Saturday, May 10, 2008

Netizens and such

Counter power Responses:

I thought the People Power II uprising in the Philippenes was pretty amazing because the government had no control of communication through mobile phones. The crowd could gather with very little planning and quickly communicate messages to all its members through texts. I think mobile communication allows the mob as defined during the French revolution become more organized and therefore more able to accomplish its goals, political or entertainment.
I actually watched a video before reading this article about a flash mob in central station in New York. All the participants communicated through texts on cell phones. It is really shocking to watch because about 1000 people just froze in central station all at the same time for 4 minutes, and then just kept walking. This kind of organization is really powerful, and could be very dangerous for governments and big corporations who would have very little control over communication through cell phones.

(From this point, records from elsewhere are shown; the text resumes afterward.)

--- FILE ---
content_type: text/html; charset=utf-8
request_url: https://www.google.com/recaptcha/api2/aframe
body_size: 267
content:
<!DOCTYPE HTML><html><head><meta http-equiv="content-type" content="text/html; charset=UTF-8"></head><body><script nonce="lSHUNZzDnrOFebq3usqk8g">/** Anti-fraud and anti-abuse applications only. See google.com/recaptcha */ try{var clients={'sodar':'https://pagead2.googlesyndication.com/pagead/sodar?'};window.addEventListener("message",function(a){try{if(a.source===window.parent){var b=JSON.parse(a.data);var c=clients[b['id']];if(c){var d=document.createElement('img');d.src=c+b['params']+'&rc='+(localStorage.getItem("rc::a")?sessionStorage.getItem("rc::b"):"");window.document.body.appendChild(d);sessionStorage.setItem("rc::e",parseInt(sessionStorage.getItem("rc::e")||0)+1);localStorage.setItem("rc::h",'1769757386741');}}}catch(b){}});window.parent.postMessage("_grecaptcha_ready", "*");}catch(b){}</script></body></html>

The case study about the Korean Netizens was really interesting. I liked how the organization of the soccer fans through the internet changed the connotation of wearing red. Apparently before it was anticommunist to avoid red, and the “Red Devils” as the soccer fans called themselves changed it so that wearing red was a sign of support of the soccer team. I also liked how the young girls were organizing protests through the internet to prevent teachers from cutting their hair in school. This is an abusive and unreasonable tradition and its great that students can find a way to organize outside of the control of the school’s authority. This reminds me of the pillow fight at Santa Clara organized on Facebook. The organizer did not announce the location until the day of and then changed the time a couple hours before to throw off campus safety. About 100 students showed up to participate in the pillow fight. I like the idea that we are not always totally at the mercy of the Santa Clara University Institution.


Whitney said...

Ok so I watched the Central Station video after I read your blog. That was actually really cool. When I was reading about flash mobs, they sounded kind of pointless and stupid. After seeing that film though I see them in a new light. I guess it didn't really have a major purpose but it was really amazing to see so many people working together and just freezing. I also thought it was neat that after the five minutes everyone just walked away and it was over. Its crazy how something like that was organized and it passed so quickly, but it made an impact on the people who witnessed it. Granted, it wasn't necessarily an important political statement. I guess it could have been a cultural commentary on the craziness of our lives and how we don't really stop during the day. Regardless of the intent, there was no clear message. Still, it was fun to watch and I'm sure it was exciting to participate in as well simply because it involved the secret communication amongst a group of people who shocked the people around them.

Caroline said...

I agree that I initially thought the notion of flash-mobbing was pointless and a waste of time that could otherwise be spent more productively. However, I think there's a strong link between flash-mobbing and the Netizenship idea, which is much more socially and politically active. The article on the Netizens gives examples of how they actually have made a difference in addition to forming their own identities as participants, as opposed to observers. As you guys point out, the flash-mobs allow people to come together (as a result of technology) in order to participate in a communal spectacle. The netizens demonstrate how feasible it would be to take this mentality and organization a step further in order to institute change, to have a voice.

deb said...

I agree with both of you. I think that flash mobbing is a really powerful tool because it can have such a great impact on so many people, but it is nonviolent, and it brings people together.
I felt really powerful at the Santa Clara pillow fight because we had brought students together to do something fun, which in a way defied the authority of the university. It was also done using Facebook. I think the fact that facebook was used was really interesting because it is parallel to the way people organized in the Philippenes. Facebook like the mobile phones in the Philippenes is a tool that is used by mostly university students, so the University has trouble accessing the communication between students. I think the form of technology used for communication is just as important as the aspect of bringing people together.

Amanda said...

That pillow fight thing is hilarious. I'm sorry i wasn't apart of it. Anyways, I agree that Netizens are very beneficial to the citizens of an area. The article pointed out many reason but i think the main 3 are: They increase the voice of the people. They increase the quickness their issues are heard. They increase the involvement of the younger generations. These 3 reasons are why i believe Netizens are and will continue to be so powerful and useful for political uses in the future.